## GIVEN PROBLEM
Rewrite all of the material with "ceiling tile" changed to "ceiling panel" wherever it occurs, leaving everything else as it is. Omit the pictures from your answer.

[Stored entries]

• • •

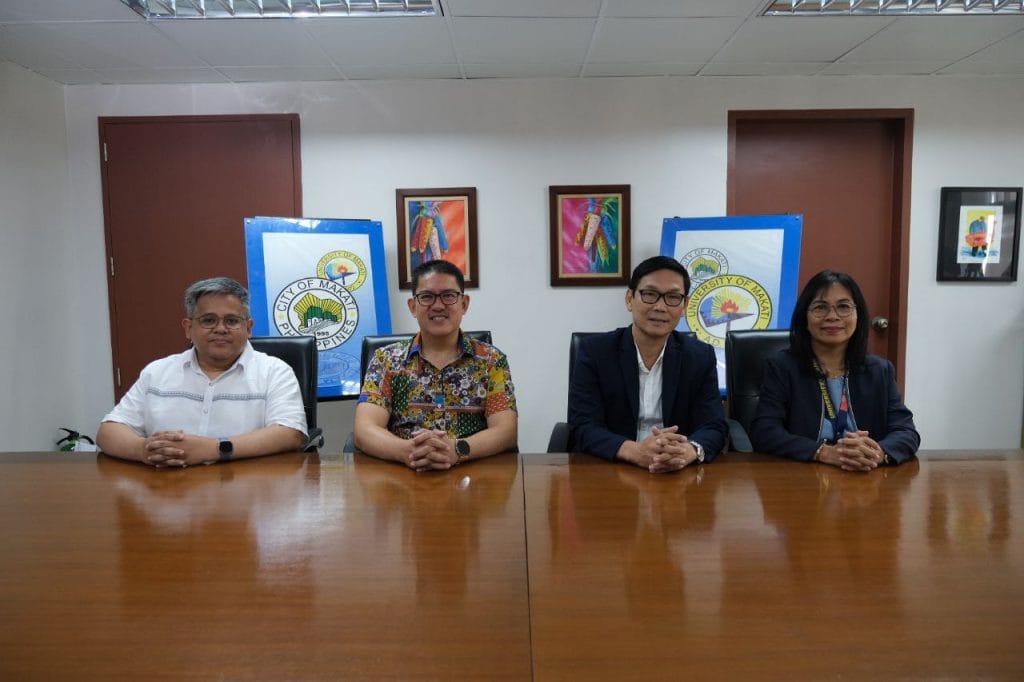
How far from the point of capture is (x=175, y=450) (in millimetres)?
1657

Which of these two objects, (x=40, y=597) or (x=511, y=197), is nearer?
(x=40, y=597)

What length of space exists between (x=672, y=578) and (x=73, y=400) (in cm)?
385

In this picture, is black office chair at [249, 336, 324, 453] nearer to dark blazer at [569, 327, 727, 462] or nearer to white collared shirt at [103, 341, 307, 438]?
white collared shirt at [103, 341, 307, 438]

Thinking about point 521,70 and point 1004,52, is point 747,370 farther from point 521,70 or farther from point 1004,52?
point 1004,52

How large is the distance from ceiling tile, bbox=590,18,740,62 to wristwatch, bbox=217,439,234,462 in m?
2.33

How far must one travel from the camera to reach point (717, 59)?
315 centimetres

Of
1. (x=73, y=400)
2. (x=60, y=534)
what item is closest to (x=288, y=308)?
(x=73, y=400)

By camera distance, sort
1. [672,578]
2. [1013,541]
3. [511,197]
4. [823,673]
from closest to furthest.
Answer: [823,673] < [672,578] < [1013,541] < [511,197]

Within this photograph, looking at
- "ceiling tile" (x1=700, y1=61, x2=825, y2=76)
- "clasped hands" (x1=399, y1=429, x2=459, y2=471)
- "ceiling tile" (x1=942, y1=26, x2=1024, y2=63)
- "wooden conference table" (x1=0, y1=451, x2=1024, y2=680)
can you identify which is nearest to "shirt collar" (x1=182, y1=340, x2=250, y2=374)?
"wooden conference table" (x1=0, y1=451, x2=1024, y2=680)

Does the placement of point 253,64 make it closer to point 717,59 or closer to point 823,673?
point 717,59

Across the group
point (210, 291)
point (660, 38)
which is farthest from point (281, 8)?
point (660, 38)

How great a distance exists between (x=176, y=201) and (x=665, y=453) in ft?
10.8

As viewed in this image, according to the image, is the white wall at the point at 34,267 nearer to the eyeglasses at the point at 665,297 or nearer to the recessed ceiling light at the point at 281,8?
the recessed ceiling light at the point at 281,8

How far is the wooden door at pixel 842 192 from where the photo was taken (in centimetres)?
356
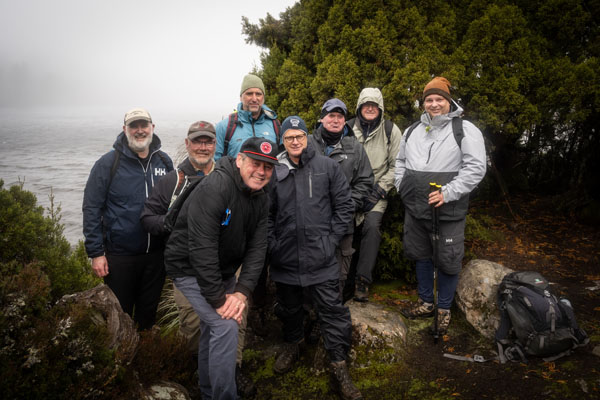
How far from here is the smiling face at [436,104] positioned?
12.4ft

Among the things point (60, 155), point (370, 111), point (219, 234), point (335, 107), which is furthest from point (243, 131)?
point (60, 155)

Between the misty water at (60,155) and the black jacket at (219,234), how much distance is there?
19.0 feet

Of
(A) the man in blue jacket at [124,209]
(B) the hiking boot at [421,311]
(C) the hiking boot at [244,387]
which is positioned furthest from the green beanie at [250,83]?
(B) the hiking boot at [421,311]

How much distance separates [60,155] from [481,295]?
19051 mm

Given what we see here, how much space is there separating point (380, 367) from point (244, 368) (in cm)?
140

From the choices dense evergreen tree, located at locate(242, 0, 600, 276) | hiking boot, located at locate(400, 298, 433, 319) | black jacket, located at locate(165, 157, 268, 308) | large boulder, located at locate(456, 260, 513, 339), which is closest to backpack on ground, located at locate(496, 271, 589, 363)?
large boulder, located at locate(456, 260, 513, 339)

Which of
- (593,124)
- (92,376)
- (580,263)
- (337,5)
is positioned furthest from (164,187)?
(593,124)

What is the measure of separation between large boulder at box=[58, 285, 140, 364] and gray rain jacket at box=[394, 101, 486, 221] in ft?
9.84

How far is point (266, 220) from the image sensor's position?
3.04m

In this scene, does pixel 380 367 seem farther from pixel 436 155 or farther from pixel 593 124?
pixel 593 124

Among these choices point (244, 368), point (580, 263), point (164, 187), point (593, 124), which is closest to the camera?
point (164, 187)

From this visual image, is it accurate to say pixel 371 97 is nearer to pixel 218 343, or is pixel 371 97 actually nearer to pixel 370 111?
pixel 370 111

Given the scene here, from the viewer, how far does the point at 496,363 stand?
3430 mm

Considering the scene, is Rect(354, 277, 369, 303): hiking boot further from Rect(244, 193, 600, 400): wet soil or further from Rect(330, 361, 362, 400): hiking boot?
Rect(330, 361, 362, 400): hiking boot
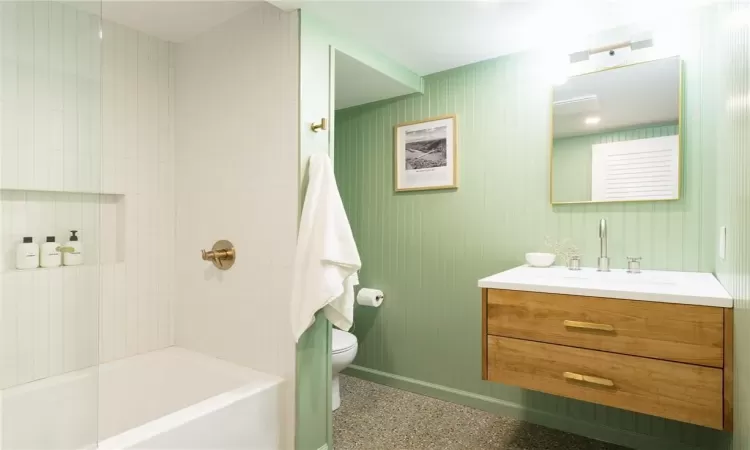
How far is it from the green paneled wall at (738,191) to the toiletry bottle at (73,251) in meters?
2.30

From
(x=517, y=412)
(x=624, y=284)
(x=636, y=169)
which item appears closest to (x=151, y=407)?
(x=517, y=412)

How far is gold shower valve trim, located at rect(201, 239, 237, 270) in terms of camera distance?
193 cm

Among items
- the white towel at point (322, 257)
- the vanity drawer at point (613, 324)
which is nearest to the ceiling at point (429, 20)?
the white towel at point (322, 257)

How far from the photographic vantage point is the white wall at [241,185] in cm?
176

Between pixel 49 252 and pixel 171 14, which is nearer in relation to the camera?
pixel 49 252

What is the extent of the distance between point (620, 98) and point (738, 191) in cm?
99

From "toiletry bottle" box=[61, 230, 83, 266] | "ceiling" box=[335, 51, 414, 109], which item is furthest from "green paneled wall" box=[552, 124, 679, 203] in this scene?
"toiletry bottle" box=[61, 230, 83, 266]

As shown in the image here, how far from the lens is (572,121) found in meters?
2.03

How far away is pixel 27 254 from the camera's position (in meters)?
1.65

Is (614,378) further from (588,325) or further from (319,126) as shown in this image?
(319,126)

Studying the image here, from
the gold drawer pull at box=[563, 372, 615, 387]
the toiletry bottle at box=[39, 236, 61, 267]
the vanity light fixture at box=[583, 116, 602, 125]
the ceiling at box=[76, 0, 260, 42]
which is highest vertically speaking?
the ceiling at box=[76, 0, 260, 42]

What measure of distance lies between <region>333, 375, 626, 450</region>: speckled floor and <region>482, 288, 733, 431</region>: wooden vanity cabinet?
569mm

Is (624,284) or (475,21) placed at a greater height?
(475,21)

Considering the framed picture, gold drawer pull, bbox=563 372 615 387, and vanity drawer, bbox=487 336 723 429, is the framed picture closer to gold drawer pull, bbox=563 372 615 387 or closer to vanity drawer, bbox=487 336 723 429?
vanity drawer, bbox=487 336 723 429
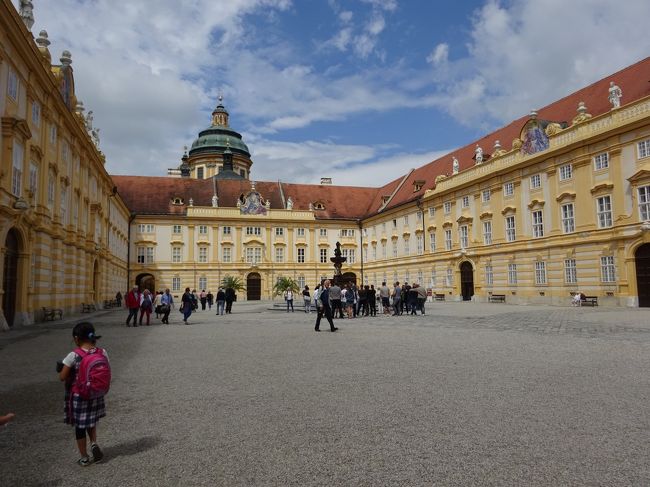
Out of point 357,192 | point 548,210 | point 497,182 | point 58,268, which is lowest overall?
point 58,268

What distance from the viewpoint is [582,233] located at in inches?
1081

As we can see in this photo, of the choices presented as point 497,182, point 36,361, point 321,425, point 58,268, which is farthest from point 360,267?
point 321,425

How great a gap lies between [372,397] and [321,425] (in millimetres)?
1390

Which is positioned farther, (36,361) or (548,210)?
(548,210)

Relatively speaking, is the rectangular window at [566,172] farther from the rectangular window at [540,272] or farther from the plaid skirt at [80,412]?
the plaid skirt at [80,412]

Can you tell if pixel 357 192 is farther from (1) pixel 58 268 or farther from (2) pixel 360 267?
(1) pixel 58 268

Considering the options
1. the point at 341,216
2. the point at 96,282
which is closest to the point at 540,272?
the point at 96,282

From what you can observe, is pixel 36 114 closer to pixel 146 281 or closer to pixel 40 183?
pixel 40 183

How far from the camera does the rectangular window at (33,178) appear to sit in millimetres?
19000

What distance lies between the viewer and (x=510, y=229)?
109ft

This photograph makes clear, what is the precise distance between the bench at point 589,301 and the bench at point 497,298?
662 centimetres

• • •

## TASK OUTPUT
How far from the point of capture is (x=175, y=450) (in millimetres)?
1657

Which of these two objects, (x=40, y=597) or (x=511, y=197), is nearer?
(x=40, y=597)

What length of space exists between (x=672, y=578) and (x=73, y=400) (in cm)?
385

In this picture, is black office chair at [249, 336, 324, 453] nearer to dark blazer at [569, 327, 727, 462] or nearer to white collared shirt at [103, 341, 307, 438]?
white collared shirt at [103, 341, 307, 438]

Thinking about point 521,70 and point 1004,52, is point 747,370 farther from point 521,70 or farther from point 1004,52?
point 1004,52

How large is the distance from ceiling panel, bbox=590,18,740,62 to wristwatch, bbox=217,439,234,462 in m?
2.33

How far must one travel from the camera to reach point (717, 59)?
315 centimetres

Of
1. (x=73, y=400)
2. (x=60, y=534)
what item is closest to (x=288, y=308)?
(x=73, y=400)

By camera distance, sort
1. [672,578]
2. [1013,541]
3. [511,197]
4. [823,673]
from closest to furthest.
Answer: [823,673] < [672,578] < [1013,541] < [511,197]

Within this photograph, looking at
- "ceiling panel" (x1=700, y1=61, x2=825, y2=76)
- "clasped hands" (x1=399, y1=429, x2=459, y2=471)
- "ceiling panel" (x1=942, y1=26, x2=1024, y2=63)
- "wooden conference table" (x1=0, y1=451, x2=1024, y2=680)
can you identify which is nearest to "shirt collar" (x1=182, y1=340, x2=250, y2=374)?
"wooden conference table" (x1=0, y1=451, x2=1024, y2=680)

Does the placement of point 253,64 make it closer to point 717,59 or closer to point 823,673?
point 717,59

Across the group
point (210, 291)
point (660, 38)
which is farthest from point (281, 8)?
point (660, 38)

How great a distance exists between (x=176, y=201) and (x=665, y=453) in ft?
10.8

As viewed in this image, according to the image, is the white wall at the point at 34,267 nearer to the eyeglasses at the point at 665,297 or nearer to the recessed ceiling light at the point at 281,8?
the recessed ceiling light at the point at 281,8

How far is the wooden door at pixel 842 192 from where the photo was taken (in centimetres)?
356
How far from here is the smiling face at [436,104] positioned?
12.4ft

Among the things point (60, 155), point (370, 111), point (219, 234), point (335, 107), which is furthest from point (243, 131)?
point (60, 155)

Between the misty water at (60,155) and the black jacket at (219,234), how much distance is there?
19.0 feet

Of
(A) the man in blue jacket at [124,209]
(B) the hiking boot at [421,311]
(C) the hiking boot at [244,387]
which is positioned furthest from the green beanie at [250,83]?
(B) the hiking boot at [421,311]

How much distance separates [60,155] from [481,295]?
19051 mm

Given what we see here, how much space is there separating point (380, 367) from point (244, 368) (in cm)?
140

From the choices dense evergreen tree, located at locate(242, 0, 600, 276) | hiking boot, located at locate(400, 298, 433, 319) | black jacket, located at locate(165, 157, 268, 308) | large boulder, located at locate(456, 260, 513, 339), which is closest to backpack on ground, located at locate(496, 271, 589, 363)?
large boulder, located at locate(456, 260, 513, 339)

Which of
- (593,124)
- (92,376)
- (580,263)
- (337,5)
is positioned furthest from (164,187)?
(593,124)

What is the measure of separation between large boulder at box=[58, 285, 140, 364] and gray rain jacket at box=[394, 101, 486, 221] in ft?
9.84

How far is point (266, 220) from the image sensor's position?
3.04m

In this scene, does pixel 380 367 seem farther from pixel 436 155 or farther from pixel 593 124?
pixel 593 124

Among these choices point (244, 368), point (580, 263), point (164, 187), point (593, 124), which is closest to the camera?
point (164, 187)

From this visual image, is it accurate to say pixel 371 97 is nearer to pixel 218 343, or is pixel 371 97 actually nearer to pixel 370 111?
pixel 370 111

Given the scene here, from the viewer, how far does the point at 496,363 stand?
3430 mm

Considering the scene, is Rect(354, 277, 369, 303): hiking boot further from Rect(244, 193, 600, 400): wet soil or further from Rect(330, 361, 362, 400): hiking boot?
Rect(330, 361, 362, 400): hiking boot
How far is it from the green paneled wall at (738,191) to the toiletry bottle at (73,251) in meters?
2.30

From
(x=517, y=412)
(x=624, y=284)
(x=636, y=169)
which item appears closest to (x=151, y=407)?
(x=517, y=412)

How far is gold shower valve trim, located at rect(201, 239, 237, 270) in terms of camera distance?
193 cm

Among items
- the white towel at point (322, 257)
- the vanity drawer at point (613, 324)
which is nearest to the ceiling at point (429, 20)?
the white towel at point (322, 257)

How far from the photographic vantage point is the white wall at [241,185] in cm?
176

Between pixel 49 252 and pixel 171 14, which is nearer in relation to the camera?
pixel 49 252

What is the extent of the distance between point (620, 98) and point (738, 191) in cm?
99

From "toiletry bottle" box=[61, 230, 83, 266] | "ceiling" box=[335, 51, 414, 109], which item is furthest from "green paneled wall" box=[552, 124, 679, 203] in this scene?
"toiletry bottle" box=[61, 230, 83, 266]

As shown in the image here, how far from the lens is (572,121) found in meters?
2.03

How far away is pixel 27 254 from the camera's position (in meters)?
1.65

Is (614,378) further from (588,325) or further from (319,126) as shown in this image?
(319,126)

Studying the image here, from
the gold drawer pull at box=[563, 372, 615, 387]
the toiletry bottle at box=[39, 236, 61, 267]
the vanity light fixture at box=[583, 116, 602, 125]
the ceiling at box=[76, 0, 260, 42]
which is highest vertically speaking?
the ceiling at box=[76, 0, 260, 42]

What measure of distance lies between <region>333, 375, 626, 450</region>: speckled floor and <region>482, 288, 733, 431</region>: wooden vanity cabinet?
569mm

Is (624,284) or (475,21) placed at a greater height?
(475,21)

Considering the framed picture, gold drawer pull, bbox=563 372 615 387, and vanity drawer, bbox=487 336 723 429, is the framed picture closer to gold drawer pull, bbox=563 372 615 387 or closer to vanity drawer, bbox=487 336 723 429?
vanity drawer, bbox=487 336 723 429
Out of point 357,192 | point 548,210 | point 497,182 | point 58,268, which is lowest overall?
point 58,268

What distance from the viewpoint is [582,233] located at in inches?
1081

As we can see in this photo, of the choices presented as point 497,182, point 36,361, point 321,425, point 58,268, which is farthest from point 360,267?
point 321,425

How great a gap lies between [372,397] and [321,425] (in millimetres)?
1390

Which is positioned farther, (36,361) or (548,210)?
(548,210)

Relatively speaking, is the rectangular window at [566,172] farther from the rectangular window at [540,272] or farther from the plaid skirt at [80,412]?
the plaid skirt at [80,412]

Can you tell if pixel 357 192 is farther from (1) pixel 58 268 or farther from (2) pixel 360 267?
(1) pixel 58 268

Considering the options
1. the point at 341,216
2. the point at 96,282
which is closest to the point at 540,272?
the point at 96,282

From what you can observe, is pixel 36 114 closer to pixel 146 281 or closer to pixel 40 183?
pixel 40 183

How far from the camera does the rectangular window at (33,178) appear to sit in millimetres?
19000

What distance lies between the viewer and (x=510, y=229)?
109ft

This photograph makes clear, what is the precise distance between the bench at point 589,301 and the bench at point 497,298?
662 centimetres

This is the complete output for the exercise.